The rating agency acted negatively to the idea that the A.P. Moller – Maersk conglomerate could potentially choose to divide into separate companies, noting the split could hurt the group’s business diversification.

   Standard and Poor’s (S&P) has reacted negatively to the idea that the A.P. Moller – Maersk conglomerate could potentially choose to split up its operations.
   A.P. Moller – Maersk revealed it was considering the split after appointing Soren Skou chief executive officer, replacing Nils Andersen. Skou was previously CEO of leading liner carrier Maersk Line.
   Stemming from Maersk’s announcement it would review its business set-up, S&P said Tuesday it had “placed its BBB+ long-term counterparty credit rating on Denmark-based conglomerate A.P. Moller – Maersk A/S (Maersk) on CreditWatch with negative implications.”
   S&P added, “We also placed on CreditWatch negative our BBB+ issue ratings on Maersk’s senior unsecured debt.”
   “We understand this review could result in the disposal of one or several of Maersk’s main business units, such as container shipping, exploration and production, drilling or terminal,” the rating agency said.
   S&P anticipates the split could hurt the group’s business diversification. “We currently apply a one-notch uplift to the rating on the group to incorporate our view of the group’s broad diversification and strong positions in all its key business lines,” the rating agency said. “That said, any material change to the group’s structure could lead to a deterioration of the group’s overall credit quality, in our view.”
   While some stock analysts talk about the conglomerate discount – the idea that conglomerates are valued by the market at less than the sum of their parts – Per Karlsson,
a director at S&P who co-authored the report said, “We do give them benefit for the large diversification.
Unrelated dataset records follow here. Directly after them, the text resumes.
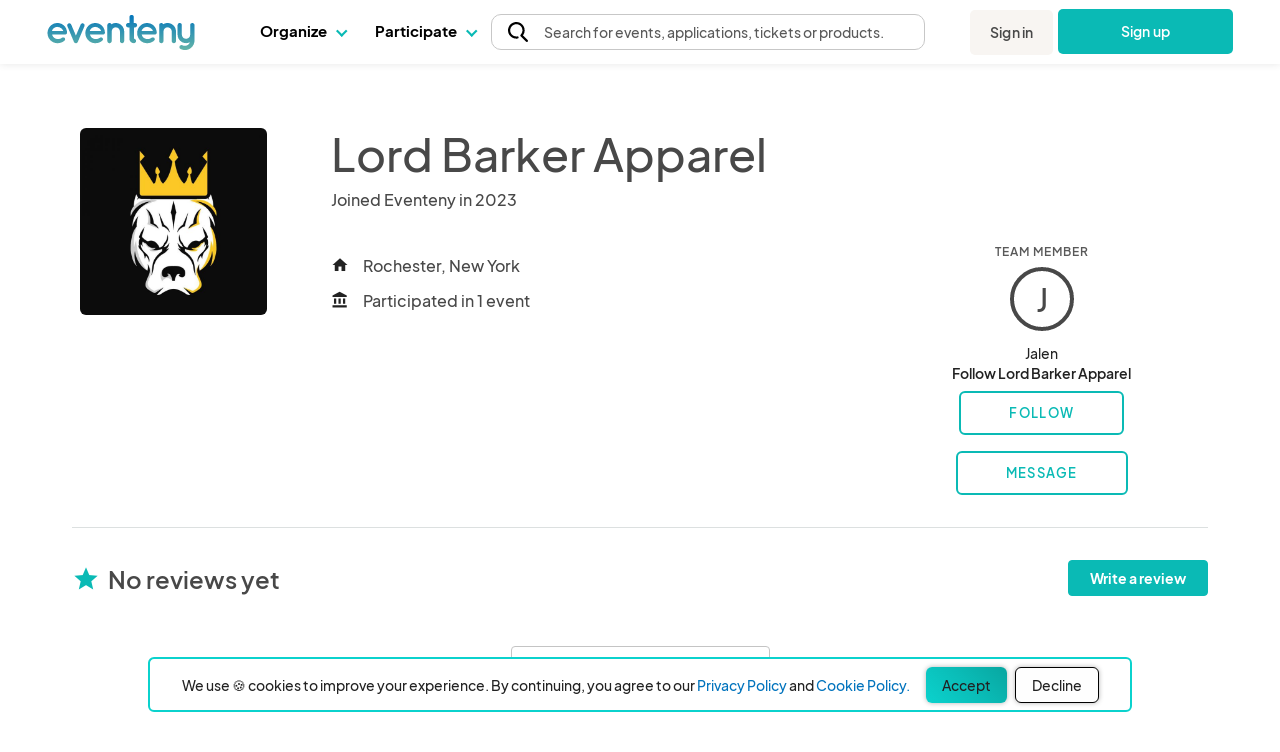

--- FILE ---
content_type: image/svg+xml
request_url: https://www.eventeny.com/images/icons/location_pin_black.svg
body_size: 2073
content:
<svg width="18" height="20" viewBox="0 0 18 20" fill="none" xmlns="http://www.w3.org/2000/svg">
<path d="M8 9.89898V14.999C8 15.2642 8.10536 15.5186 8.29289 15.7061C8.48043 15.8936 8.73478 15.999 9 15.999C9.26522 15.999 9.51957 15.8936 9.70711 15.7061C9.89464 15.5186 10 15.2642 10 14.999V9.89898C11.214 9.65116 12.2928 8.96139 13.0272 7.96339C13.7616 6.96539 14.0992 5.73026 13.9747 4.49746C13.8501 3.26465 13.2723 2.12201 12.3532 1.29104C11.434 0.46008 10.2391 0 9 0C7.76092 0 6.56598 0.46008 5.64685 1.29104C4.72771 2.12201 4.14986 3.26465 4.02532 4.49746C3.90078 5.73026 4.23843 6.96539 4.9728 7.96339C5.70718 8.96139 6.78596 9.65116 8 9.89898ZM9 1.99898C9.59334 1.99898 10.1734 2.17493 10.6667 2.50457C11.1601 2.83422 11.5446 3.30275 11.7716 3.85093C11.9987 4.39911 12.0581 5.00231 11.9424 5.58425C11.8266 6.16619 11.5409 6.70074 11.1213 7.1203C10.7018 7.53986 10.1672 7.82558 9.58527 7.94134C9.00333 8.05709 8.40013 7.99768 7.85195 7.77062C7.30377 7.54356 6.83524 7.15904 6.50559 6.66569C6.17595 6.17234 6 5.59232 6 4.99898C6 4.20333 6.31607 3.44027 6.87868 2.87766C7.44129 2.31505 8.20435 1.99898 9 1.99898ZM13.21 12.419C13.0787 12.3914 12.9432 12.39 12.8113 12.4147C12.6795 12.4395 12.5537 12.49 12.4414 12.5634C12.329 12.6367 12.2322 12.7315 12.1565 12.8423C12.0808 12.9531 12.0276 13.0777 12 13.209C11.9724 13.3403 11.971 13.4758 11.9958 13.6076C12.0205 13.7395 12.071 13.8652 12.1444 13.9776C12.2178 14.09 12.3125 14.1868 12.4233 14.2625C12.5341 14.3382 12.6587 14.3914 12.79 14.419C15.06 14.869 16 15.679 16 15.999C16 16.579 13.55 17.999 9 17.999C4.45 17.999 2 16.579 2 15.999C2 15.679 2.94 14.869 5.21 14.379C5.34132 14.3514 5.46593 14.2982 5.5767 14.2225C5.68747 14.1468 5.78224 14.05 5.8556 13.9376C5.92896 13.8252 5.97947 13.6995 6.00424 13.5676C6.02902 13.4358 6.02758 13.3003 6 13.169C5.97242 13.0377 5.91925 12.9131 5.84352 12.8023C5.76778 12.6915 5.67097 12.5967 5.55861 12.5234C5.44626 12.45 5.32055 12.3995 5.18867 12.3747C5.05679 12.35 4.92132 12.3514 4.79 12.379C1.75 13.079 0 14.389 0 15.999C0 18.629 4.53 19.999 9 19.999C13.47 19.999 18 18.629 18 15.999C18 14.389 16.25 13.079 13.21 12.419Z" fill="#222222"/>
</svg>


--- FILE ---
content_type: image/svg+xml
request_url: https://www.eventeny.com/images/icons/open_book_black.svg
body_size: 2506
content:
<svg width="24" height="24" viewBox="0 0 24 24" fill="none" xmlns="http://www.w3.org/2000/svg">
<g id="open book / 24 / Outline">
<path id="Vector" d="M21.17 2.06C20.4532 1.93653 19.7274 1.87298 19 1.87C16.5184 1.86796 14.0885 2.57957 12 3.92C9.90617 2.59717 7.47667 1.90303 5.00002 1.92C4.27267 1.92298 3.54683 1.98653 2.83002 2.11C2.59523 2.15048 2.3826 2.27346 2.23044 2.45679C2.07827 2.64013 1.99656 2.87177 2.00002 3.11V15.11C1.99788 15.2569 2.02815 15.4025 2.08867 15.5364C2.1492 15.6703 2.23849 15.7893 2.3502 15.8847C2.4619 15.9802 2.59328 16.0499 2.73498 16.0888C2.87668 16.1278 3.02522 16.135 3.17002 16.11C4.60304 15.8619 6.07123 15.9031 7.48809 16.2311C8.90495 16.5591 10.2418 17.1674 11.42 18.02L11.54 18.09H11.65C11.7609 18.1362 11.8799 18.16 12 18.16C12.1202 18.16 12.2391 18.1362 12.35 18.09H12.46L12.58 18.02C13.75 17.1483 15.083 16.5203 16.5002 16.1734C17.9173 15.8264 19.3897 15.7674 20.83 16C20.9748 16.025 21.1234 16.0178 21.2651 15.9788C21.4068 15.9399 21.5381 15.8702 21.6498 15.7747C21.7616 15.6793 21.8508 15.5603 21.9114 15.4264C21.9719 15.2925 22.0022 15.1469 22 15V3C21.9896 2.77215 21.9016 2.55471 21.7507 2.38374C21.5997 2.21276 21.3948 2.09854 21.17 2.06ZM11 15.35C9.14991 14.3767 7.09054 13.8687 5.00002 13.87C4.67002 13.87 4.34002 13.87 4.00002 13.87V3.87C4.33308 3.8508 4.66697 3.8508 5.00002 3.87C7.13341 3.86764 9.22024 4.49369 11 5.67V15.35ZM20 13.91C19.66 13.91 19.33 13.91 19 13.91C16.9095 13.9087 14.8501 14.4167 13 15.39V5.67C14.7798 4.49369 16.8666 3.86764 19 3.87C19.3331 3.8508 19.667 3.8508 20 3.87V13.91ZM21.17 18.06C20.4532 17.9365 19.7274 17.873 19 17.87C16.5184 17.868 14.0885 18.5796 12 19.92C9.91154 18.5796 7.48166 17.868 5.00002 17.87C4.27267 17.873 3.54683 17.9365 2.83002 18.06C2.69985 18.0807 2.57505 18.1268 2.46279 18.1959C2.35053 18.265 2.25302 18.3555 2.17589 18.4624C2.09876 18.5693 2.04351 18.6903 2.01333 18.8186C1.98315 18.9469 1.97862 19.0799 2.00002 19.21C2.05084 19.4697 2.20251 19.6986 2.42181 19.8467C2.64111 19.9948 2.91016 20.0499 3.17002 20C4.60304 19.7519 6.07123 19.7931 7.48809 20.1211C8.90495 20.4491 10.2418 21.0574 11.42 21.91C11.5894 22.0306 11.7921 22.0954 12 22.0954C12.2079 22.0954 12.4107 22.0306 12.58 21.91C13.7582 21.0574 15.0951 20.4491 16.512 20.1211C17.9288 19.7931 19.397 19.7519 20.83 20C21.0899 20.0499 21.3589 19.9948 21.5782 19.8467C21.7975 19.6986 21.9492 19.4697 22 19.21C22.0214 19.0799 22.0169 18.9469 21.9867 18.8186C21.9565 18.6903 21.9013 18.5693 21.8242 18.4624C21.747 18.3555 21.6495 18.265 21.5373 18.1959C21.425 18.1268 21.3002 18.0807 21.17 18.06Z" fill="#222222"/>
</g>
</svg>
Over the business cycle we believe it has given them a benefit versus other companies that may not be as diversified.”
   Maersk has four major businesses – the container shipping of Maersk Line; the container terminal business of APM Terminals; Maersk Oil, an oil and gas production company; and Maersk Drilling, which provides drilling services to oil and gas companies. It also has a fifth “leg” which is a hodge-podge of companies including Maersk Tankers, the forwarding company Damco, the towing company Svitzer and Maersk Supply Services.
   S&P said it acknowledged the large uncertainty around the outcome of the strategic review and that it may not result in any significant changes. In addition, the extent of the changes to the group’s financial policy that the strategic review may imply, along with any potential offsetting factors are still unclear.
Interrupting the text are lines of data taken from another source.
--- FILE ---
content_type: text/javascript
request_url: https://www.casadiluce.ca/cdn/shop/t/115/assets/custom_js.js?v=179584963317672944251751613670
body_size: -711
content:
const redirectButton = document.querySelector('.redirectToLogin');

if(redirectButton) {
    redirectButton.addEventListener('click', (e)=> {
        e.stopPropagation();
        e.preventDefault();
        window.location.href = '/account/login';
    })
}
   “Moreover, given that all business areas continue to face significant market difficulties, we anticipate that Maersk’s operating performance may falter,” S&P said. “We project that credit ratios will be low for the current rating for the full year 2016, including funds from operations (FFO) to debt around 25 percent-30 percent. The  group’s largest segment, the container liners, are experiencing severe freight-rate volatility and downward pressure on primary and secondary routes. This trend has intensified over the past 12 months, and we anticipate that performance in 2016 will drop significantly compared with 2015.”
   Maersk has been narrowing its focus in recent years, for example, divesting its 20 percent stake in Danske Bank in 2015, selling holdings in Danske Supermarked in 2014, and closing the Odense shipyard in 2012.
   Kis Soegaard, a Maersk Group spokesman said, “As a matter of principle, we never comment on ratings.”

Chris Dupin

Chris Dupin has written about trade and transportation and other business subjects for a variety of publications before joining American Shipper and Freightwaves.